DATA FOR PROCESSING
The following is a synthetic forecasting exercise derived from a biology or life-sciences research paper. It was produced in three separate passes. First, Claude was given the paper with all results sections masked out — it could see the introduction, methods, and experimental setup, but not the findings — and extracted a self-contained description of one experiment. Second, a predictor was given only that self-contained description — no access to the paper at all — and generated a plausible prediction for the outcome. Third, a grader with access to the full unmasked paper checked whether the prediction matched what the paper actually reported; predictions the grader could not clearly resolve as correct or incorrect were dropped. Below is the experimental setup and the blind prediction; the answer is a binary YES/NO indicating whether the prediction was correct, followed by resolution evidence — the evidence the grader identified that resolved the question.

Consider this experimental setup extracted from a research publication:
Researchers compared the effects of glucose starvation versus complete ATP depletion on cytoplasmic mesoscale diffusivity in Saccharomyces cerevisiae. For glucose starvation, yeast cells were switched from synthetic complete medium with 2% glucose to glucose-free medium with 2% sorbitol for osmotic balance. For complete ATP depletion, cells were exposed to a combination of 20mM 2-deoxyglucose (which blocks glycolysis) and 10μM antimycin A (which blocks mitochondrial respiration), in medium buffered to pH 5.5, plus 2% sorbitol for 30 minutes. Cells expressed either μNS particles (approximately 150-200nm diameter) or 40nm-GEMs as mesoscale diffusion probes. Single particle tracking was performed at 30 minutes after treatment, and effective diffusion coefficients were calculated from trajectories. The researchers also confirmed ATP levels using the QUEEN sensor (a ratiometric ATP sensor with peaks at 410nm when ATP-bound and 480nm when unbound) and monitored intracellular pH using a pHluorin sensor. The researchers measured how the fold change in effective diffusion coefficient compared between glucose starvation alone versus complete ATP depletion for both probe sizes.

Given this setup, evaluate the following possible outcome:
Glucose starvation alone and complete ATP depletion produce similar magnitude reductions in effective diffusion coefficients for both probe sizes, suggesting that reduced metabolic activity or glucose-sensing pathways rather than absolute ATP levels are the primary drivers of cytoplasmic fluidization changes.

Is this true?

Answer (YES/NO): NO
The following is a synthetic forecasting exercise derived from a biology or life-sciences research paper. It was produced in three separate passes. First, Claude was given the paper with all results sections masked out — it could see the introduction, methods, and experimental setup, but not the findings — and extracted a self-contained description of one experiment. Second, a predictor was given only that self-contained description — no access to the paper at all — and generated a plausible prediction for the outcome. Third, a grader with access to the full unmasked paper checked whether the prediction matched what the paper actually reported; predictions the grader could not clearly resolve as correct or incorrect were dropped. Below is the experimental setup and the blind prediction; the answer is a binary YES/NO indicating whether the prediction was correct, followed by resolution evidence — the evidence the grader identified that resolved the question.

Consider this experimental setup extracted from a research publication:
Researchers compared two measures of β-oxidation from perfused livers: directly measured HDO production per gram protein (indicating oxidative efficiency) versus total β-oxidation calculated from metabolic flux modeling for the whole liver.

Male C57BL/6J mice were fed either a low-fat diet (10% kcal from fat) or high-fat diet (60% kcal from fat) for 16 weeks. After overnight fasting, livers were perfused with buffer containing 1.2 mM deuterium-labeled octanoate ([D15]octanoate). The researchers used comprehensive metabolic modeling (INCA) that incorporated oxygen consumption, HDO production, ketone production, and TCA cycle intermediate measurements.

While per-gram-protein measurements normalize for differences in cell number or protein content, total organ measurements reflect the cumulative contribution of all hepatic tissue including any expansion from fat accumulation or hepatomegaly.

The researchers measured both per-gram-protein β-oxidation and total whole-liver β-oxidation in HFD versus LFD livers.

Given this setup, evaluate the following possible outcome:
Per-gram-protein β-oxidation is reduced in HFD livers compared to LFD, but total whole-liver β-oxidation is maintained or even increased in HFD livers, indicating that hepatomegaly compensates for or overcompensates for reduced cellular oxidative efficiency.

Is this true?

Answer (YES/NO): YES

TASK DIRECTIONS
Make a verbatim copy of every entry shown above.

EXERCISE OUTPUT
The following is a synthetic forecasting exercise derived from a biology or life-sciences research paper. It was produced in three separate passes. First, Claude was given the paper with all results sections masked out — it could see the introduction, methods, and experimental setup, but not the findings — and extracted a self-contained description of one experiment. Second, a predictor was given only that self-contained description — no access to the paper at all — and generated a plausible prediction for the outcome. Third, a grader with access to the full unmasked paper checked whether the prediction matched what the paper actually reported; predictions the grader could not clearly resolve as correct or incorrect were dropped. Below is the experimental setup and the blind prediction; the answer is a binary YES/NO indicating whether the prediction was correct, followed by resolution evidence — the evidence the grader identified that resolved the question.

Consider this experimental setup extracted from a research publication:
Researchers compared the effects of glucose starvation versus complete ATP depletion on cytoplasmic mesoscale diffusivity in Saccharomyces cerevisiae. For glucose starvation, yeast cells were switched from synthetic complete medium with 2% glucose to glucose-free medium with 2% sorbitol for osmotic balance. For complete ATP depletion, cells were exposed to a combination of 20mM 2-deoxyglucose (which blocks glycolysis) and 10μM antimycin A (which blocks mitochondrial respiration), in medium buffered to pH 5.5, plus 2% sorbitol for 30 minutes. Cells expressed either μNS particles (approximately 150-200nm diameter) or 40nm-GEMs as mesoscale diffusion probes. Single particle tracking was performed at 30 minutes after treatment, and effective diffusion coefficients were calculated from trajectories. The researchers also confirmed ATP levels using the QUEEN sensor (a ratiometric ATP sensor with peaks at 410nm when ATP-bound and 480nm when unbound) and monitored intracellular pH using a pHluorin sensor. The researchers measured how the fold change in effective diffusion coefficient compared between glucose starvation alone versus complete ATP depletion for both probe sizes.

Given this setup, evaluate the following possible outcome:
Glucose starvation alone and complete ATP depletion produce similar magnitude reductions in effective diffusion coefficients for both probe sizes, suggesting that reduced metabolic activity or glucose-sensing pathways rather than absolute ATP levels are the primary drivers of cytoplasmic fluidization changes.

Is this true?

Answer (YES/NO): NO
The following is a synthetic forecasting exercise derived from a biology or life-sciences research paper. It was produced in three separate passes. First, Claude was given the paper with all results sections masked out — it could see the introduction, methods, and experimental setup, but not the findings — and extracted a self-contained description of one experiment. Second, a predictor was given only that self-contained description — no access to the paper at all — and generated a plausible prediction for the outcome. Third, a grader with access to the full unmasked paper checked whether the prediction matched what the paper actually reported; predictions the grader could not clearly resolve as correct or incorrect were dropped. Below is the experimental setup and the blind prediction; the answer is a binary YES/NO indicating whether the prediction was correct, followed by resolution evidence — the evidence the grader identified that resolved the question.

Consider this experimental setup extracted from a research publication:
Researchers compared two measures of β-oxidation from perfused livers: directly measured HDO production per gram protein (indicating oxidative efficiency) versus total β-oxidation calculated from metabolic flux modeling for the whole liver.

Male C57BL/6J mice were fed either a low-fat diet (10% kcal from fat) or high-fat diet (60% kcal from fat) for 16 weeks. After overnight fasting, livers were perfused with buffer containing 1.2 mM deuterium-labeled octanoate ([D15]octanoate). The researchers used comprehensive metabolic modeling (INCA) that incorporated oxygen consumption, HDO production, ketone production, and TCA cycle intermediate measurements.

While per-gram-protein measurements normalize for differences in cell number or protein content, total organ measurements reflect the cumulative contribution of all hepatic tissue including any expansion from fat accumulation or hepatomegaly.

The researchers measured both per-gram-protein β-oxidation and total whole-liver β-oxidation in HFD versus LFD livers.

Given this setup, evaluate the following possible outcome:
Per-gram-protein β-oxidation is reduced in HFD livers compared to LFD, but total whole-liver β-oxidation is maintained or even increased in HFD livers, indicating that hepatomegaly compensates for or overcompensates for reduced cellular oxidative efficiency.

Is this true?

Answer (YES/NO): YES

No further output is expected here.